Integrated enterprises need to optimise the use of AI for better CX
To get the most out of AI and ML to better meet changing customer needs, enterprises need to start integrating their business units, operations and datasets into a more consolidated entity. This is according to Archana Arakkal, Machine Learning Engineer at Synthesis, who was speaking ahead of a webinar on the Customer Service of the Future, to be hosted by Synthesis, AWS and Salesforce next month. Every engagement between the customer and the brand is part of the overall customer experience, and customers expect a great deal more of this experience than they did 10 years ago, says Arakkal. "For example, traditional marketing and advertising has had to evolve beyond the old'spray and pray' approach, since customers now expect hyper-personalisation," she says. "Marketing is getting smarter about targeting customers based on their personal needs, their digital footprint, what platforms they use at what time of day.
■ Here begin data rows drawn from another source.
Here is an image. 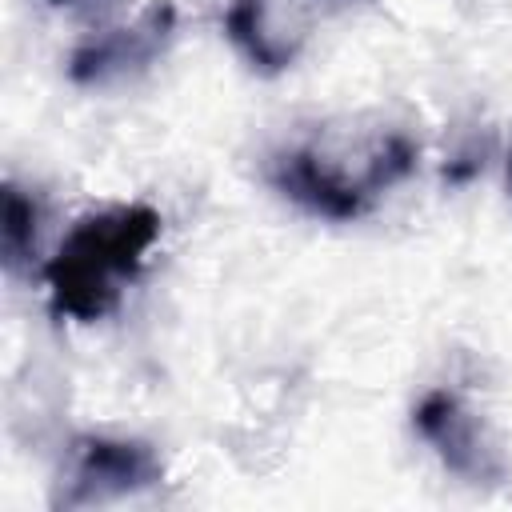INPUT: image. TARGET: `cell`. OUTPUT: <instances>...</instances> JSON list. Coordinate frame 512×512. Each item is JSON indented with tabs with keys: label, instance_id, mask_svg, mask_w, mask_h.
Segmentation results:
<instances>
[{
	"label": "cell",
	"instance_id": "3",
	"mask_svg": "<svg viewBox=\"0 0 512 512\" xmlns=\"http://www.w3.org/2000/svg\"><path fill=\"white\" fill-rule=\"evenodd\" d=\"M164 480V460L144 440L124 436H76L56 480V508H92L112 504L136 492H148Z\"/></svg>",
	"mask_w": 512,
	"mask_h": 512
},
{
	"label": "cell",
	"instance_id": "9",
	"mask_svg": "<svg viewBox=\"0 0 512 512\" xmlns=\"http://www.w3.org/2000/svg\"><path fill=\"white\" fill-rule=\"evenodd\" d=\"M508 180H512V160H508Z\"/></svg>",
	"mask_w": 512,
	"mask_h": 512
},
{
	"label": "cell",
	"instance_id": "2",
	"mask_svg": "<svg viewBox=\"0 0 512 512\" xmlns=\"http://www.w3.org/2000/svg\"><path fill=\"white\" fill-rule=\"evenodd\" d=\"M412 168L416 144L396 128H380L288 148L272 160L268 180L280 196L308 208L312 216L356 220L376 204L380 192L400 184Z\"/></svg>",
	"mask_w": 512,
	"mask_h": 512
},
{
	"label": "cell",
	"instance_id": "8",
	"mask_svg": "<svg viewBox=\"0 0 512 512\" xmlns=\"http://www.w3.org/2000/svg\"><path fill=\"white\" fill-rule=\"evenodd\" d=\"M44 4H52V8H92L100 0H44Z\"/></svg>",
	"mask_w": 512,
	"mask_h": 512
},
{
	"label": "cell",
	"instance_id": "7",
	"mask_svg": "<svg viewBox=\"0 0 512 512\" xmlns=\"http://www.w3.org/2000/svg\"><path fill=\"white\" fill-rule=\"evenodd\" d=\"M36 220H40V208L36 200L16 188V184H4V212H0V252H4V264L8 272H20L24 264H32L36 256Z\"/></svg>",
	"mask_w": 512,
	"mask_h": 512
},
{
	"label": "cell",
	"instance_id": "6",
	"mask_svg": "<svg viewBox=\"0 0 512 512\" xmlns=\"http://www.w3.org/2000/svg\"><path fill=\"white\" fill-rule=\"evenodd\" d=\"M224 32L252 60V68L280 72L296 60L308 36V16L300 0H232Z\"/></svg>",
	"mask_w": 512,
	"mask_h": 512
},
{
	"label": "cell",
	"instance_id": "5",
	"mask_svg": "<svg viewBox=\"0 0 512 512\" xmlns=\"http://www.w3.org/2000/svg\"><path fill=\"white\" fill-rule=\"evenodd\" d=\"M412 424L420 432V440L440 456V464L464 480H496L500 476V460L492 452V444L484 440L476 416L464 408V400L448 388H432L416 412Z\"/></svg>",
	"mask_w": 512,
	"mask_h": 512
},
{
	"label": "cell",
	"instance_id": "4",
	"mask_svg": "<svg viewBox=\"0 0 512 512\" xmlns=\"http://www.w3.org/2000/svg\"><path fill=\"white\" fill-rule=\"evenodd\" d=\"M176 32V8L172 0H152L132 24H120L104 36L84 40L72 56H68V76L84 88H100L112 80H124L132 72H144L164 44Z\"/></svg>",
	"mask_w": 512,
	"mask_h": 512
},
{
	"label": "cell",
	"instance_id": "1",
	"mask_svg": "<svg viewBox=\"0 0 512 512\" xmlns=\"http://www.w3.org/2000/svg\"><path fill=\"white\" fill-rule=\"evenodd\" d=\"M160 228V212L140 200L80 216L44 264L52 316L76 324H96L112 316L128 284L144 272Z\"/></svg>",
	"mask_w": 512,
	"mask_h": 512
}]
</instances>
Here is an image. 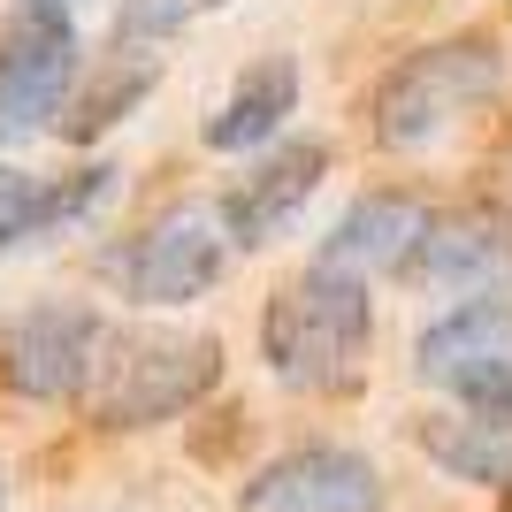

Customers aren't blind – they know brands have customer data on what they have bought before, their location and interests, so there is an inherent expectation that when they are targeted with a product, it will be a product that makes sense to them." While marketing and advertising are becoming better at personalising offers, there often remains a gap in their understanding of the customer – in the silos of data within the various brand business units, Arakkal says.